Por Luis Astolfi

Había un pintor en Zenia Boulevard.

 No era el convencional pintor de caricaturas rápidas, ni de paisajes de los que se veían al alzar la vista desde los balcones de la terraza, ni de marinas azuliblancas del cercano mar. Aquel pintor era otro tipo de pintor. Un pintor que nadie sabía por qué estaba allí, en una esquina de la Plaza Mayor, cuando su entorno natural debería ser un estudio donde dar rienda suelta, hora tras hora del día y de la noche, a la realidad que sus ojos veían, pintada con los colores de su imaginación.

 Él siempre estaba allí. Tanto si era verano, con su sombrero Panamá blanco y su polo azul, como si era invierno, abrigado con un jersey de tupida lana gris y un fedora negro de felpa cubriendo su cabeza. Nadie le veía llegar ni marcharse, era como si apareciera de repente sentado en su silla de madera frente a un lienzo sobre el que nadie nunca le veía terminar su obra.
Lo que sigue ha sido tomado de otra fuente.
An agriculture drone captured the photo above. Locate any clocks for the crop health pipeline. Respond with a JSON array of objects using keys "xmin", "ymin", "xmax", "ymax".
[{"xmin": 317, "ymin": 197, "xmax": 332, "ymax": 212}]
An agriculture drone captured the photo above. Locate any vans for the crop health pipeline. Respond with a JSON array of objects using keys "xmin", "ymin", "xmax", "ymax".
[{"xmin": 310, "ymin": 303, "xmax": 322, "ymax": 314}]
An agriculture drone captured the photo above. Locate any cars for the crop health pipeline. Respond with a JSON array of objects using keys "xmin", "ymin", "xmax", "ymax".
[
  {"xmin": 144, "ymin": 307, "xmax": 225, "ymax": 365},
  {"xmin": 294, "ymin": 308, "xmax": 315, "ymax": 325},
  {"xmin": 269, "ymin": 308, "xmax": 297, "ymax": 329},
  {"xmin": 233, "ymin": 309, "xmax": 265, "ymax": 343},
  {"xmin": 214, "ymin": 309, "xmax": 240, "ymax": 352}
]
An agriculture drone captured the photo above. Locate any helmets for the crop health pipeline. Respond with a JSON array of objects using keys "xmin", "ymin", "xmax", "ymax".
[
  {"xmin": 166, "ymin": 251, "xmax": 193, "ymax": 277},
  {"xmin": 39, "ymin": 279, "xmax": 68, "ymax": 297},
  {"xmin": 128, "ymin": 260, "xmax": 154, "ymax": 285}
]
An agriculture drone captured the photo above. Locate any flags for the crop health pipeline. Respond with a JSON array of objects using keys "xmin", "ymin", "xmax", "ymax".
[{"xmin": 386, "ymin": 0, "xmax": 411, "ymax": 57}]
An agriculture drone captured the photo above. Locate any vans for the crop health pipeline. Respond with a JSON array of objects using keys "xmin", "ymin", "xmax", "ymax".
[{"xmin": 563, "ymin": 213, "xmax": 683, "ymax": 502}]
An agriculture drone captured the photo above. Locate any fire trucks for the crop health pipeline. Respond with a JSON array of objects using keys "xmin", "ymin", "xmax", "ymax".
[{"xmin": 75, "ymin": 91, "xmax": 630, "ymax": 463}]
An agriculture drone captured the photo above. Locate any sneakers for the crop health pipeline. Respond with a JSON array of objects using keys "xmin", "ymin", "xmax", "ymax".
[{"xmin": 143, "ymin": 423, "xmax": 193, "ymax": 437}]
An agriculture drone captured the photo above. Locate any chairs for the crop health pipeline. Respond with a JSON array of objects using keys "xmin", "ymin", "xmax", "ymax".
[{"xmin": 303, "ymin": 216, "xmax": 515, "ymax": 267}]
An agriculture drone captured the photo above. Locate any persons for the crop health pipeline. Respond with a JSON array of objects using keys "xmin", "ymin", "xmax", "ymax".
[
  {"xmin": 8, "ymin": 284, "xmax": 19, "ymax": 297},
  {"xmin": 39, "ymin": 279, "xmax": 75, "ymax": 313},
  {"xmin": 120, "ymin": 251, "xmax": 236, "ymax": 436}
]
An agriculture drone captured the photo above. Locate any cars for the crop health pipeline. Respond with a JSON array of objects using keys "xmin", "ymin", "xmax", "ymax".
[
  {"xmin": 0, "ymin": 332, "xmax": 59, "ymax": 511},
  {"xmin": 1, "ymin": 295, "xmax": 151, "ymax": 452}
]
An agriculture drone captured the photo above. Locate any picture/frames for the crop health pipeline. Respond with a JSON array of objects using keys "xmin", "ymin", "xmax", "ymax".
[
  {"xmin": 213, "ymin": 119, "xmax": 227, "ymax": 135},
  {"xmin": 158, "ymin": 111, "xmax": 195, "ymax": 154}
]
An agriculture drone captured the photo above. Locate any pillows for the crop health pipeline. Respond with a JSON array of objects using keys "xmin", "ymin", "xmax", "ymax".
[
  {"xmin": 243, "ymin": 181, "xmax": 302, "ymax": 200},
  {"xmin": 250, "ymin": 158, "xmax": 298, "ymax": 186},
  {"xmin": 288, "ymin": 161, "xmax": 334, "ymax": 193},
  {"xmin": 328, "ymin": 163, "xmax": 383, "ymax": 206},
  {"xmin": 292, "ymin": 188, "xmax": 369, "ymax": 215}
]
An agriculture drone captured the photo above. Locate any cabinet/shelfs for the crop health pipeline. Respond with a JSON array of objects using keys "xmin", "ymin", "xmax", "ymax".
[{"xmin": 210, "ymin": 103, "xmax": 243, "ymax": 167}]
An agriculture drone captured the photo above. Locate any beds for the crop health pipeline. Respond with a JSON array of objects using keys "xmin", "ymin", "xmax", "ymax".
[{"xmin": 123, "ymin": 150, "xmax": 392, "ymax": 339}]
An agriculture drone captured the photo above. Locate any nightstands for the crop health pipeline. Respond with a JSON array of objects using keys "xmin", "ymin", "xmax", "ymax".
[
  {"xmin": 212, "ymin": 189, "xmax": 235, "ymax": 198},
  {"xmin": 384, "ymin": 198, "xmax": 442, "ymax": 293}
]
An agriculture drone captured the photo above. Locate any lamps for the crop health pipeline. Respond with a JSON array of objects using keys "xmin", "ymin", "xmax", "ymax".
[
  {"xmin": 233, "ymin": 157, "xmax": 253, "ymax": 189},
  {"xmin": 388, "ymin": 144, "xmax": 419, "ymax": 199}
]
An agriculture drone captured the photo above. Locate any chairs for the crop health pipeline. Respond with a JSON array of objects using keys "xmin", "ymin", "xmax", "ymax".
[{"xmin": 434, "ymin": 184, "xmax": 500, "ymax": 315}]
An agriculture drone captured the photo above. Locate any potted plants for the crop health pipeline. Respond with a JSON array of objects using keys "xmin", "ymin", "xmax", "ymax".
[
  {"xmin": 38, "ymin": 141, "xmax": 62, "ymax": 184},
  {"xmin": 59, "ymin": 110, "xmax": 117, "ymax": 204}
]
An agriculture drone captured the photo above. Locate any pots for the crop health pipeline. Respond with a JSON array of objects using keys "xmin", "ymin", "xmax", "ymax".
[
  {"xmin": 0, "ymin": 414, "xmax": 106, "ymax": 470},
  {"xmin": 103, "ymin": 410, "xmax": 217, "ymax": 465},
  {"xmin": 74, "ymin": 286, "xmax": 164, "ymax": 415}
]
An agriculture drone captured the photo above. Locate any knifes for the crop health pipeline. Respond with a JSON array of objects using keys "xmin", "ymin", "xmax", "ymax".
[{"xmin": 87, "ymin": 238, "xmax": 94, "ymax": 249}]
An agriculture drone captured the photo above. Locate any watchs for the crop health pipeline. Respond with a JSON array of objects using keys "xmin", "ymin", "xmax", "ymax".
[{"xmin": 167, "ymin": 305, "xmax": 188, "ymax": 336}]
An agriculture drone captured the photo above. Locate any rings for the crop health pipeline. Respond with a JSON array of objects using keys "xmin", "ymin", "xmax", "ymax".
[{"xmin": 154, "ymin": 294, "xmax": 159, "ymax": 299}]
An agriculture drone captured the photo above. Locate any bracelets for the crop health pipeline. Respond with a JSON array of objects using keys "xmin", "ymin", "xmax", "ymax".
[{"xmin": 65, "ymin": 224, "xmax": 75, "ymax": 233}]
Aún así, cuando el visitante echaba un vistazo por encima del hombro del pintor, siempre quedaba extasiado ante la maravilla de su pintura, siempre la misma y siempre aparentemente igual, pero tan extraordinaria que siempre hacía preguntarse a quien la miraba qué sería lo que aquel artista sublime estaría haciendo allí, sentado en su silla de madera frente a un eterno lienzo en la Plaza Mayor de Zenia Boulevard.

 Siempre pintando un retrato. Siempre el mismo retrato de una mujer sentada, vista de espaldas, negando su rostro al observador. Siempre el mismo retrato de una mujer que solamente él veía. Siempre el mismo retrato sin terminar, pero del que nadie podía afirmar lo que le faltaba.

 Un día una mujer pasó caminando cerca del pintor. De pronto, se detuvo sin mirarle, y luego se acercó taconeando, quedando inmóvil a su espalda, cautivada por el retrato sin terminar. Él no se volvió a mirarla, solamente detuvo el movimiento de su pincel e inspiró profundamente con los ojos cerrados, apartado de la realidad por un dulce torbellino de magnolias. Sonrió.

 Y entonces, eligiendo cuidadosamente la mezcla de colores en su paleta, con una última pincelada magistral al retrato que llevaba pintando desde hacía ya tanto tiempo, pintó el aroma de aquella mujer. Afianzó después el pincel entre sus dientes y contempló el retrato, satisfecho.

 Había terminado su obra.

 Sólo entonces se volvió, sentado en su silla de madera, para descubrir que la mujer ya se había marchado.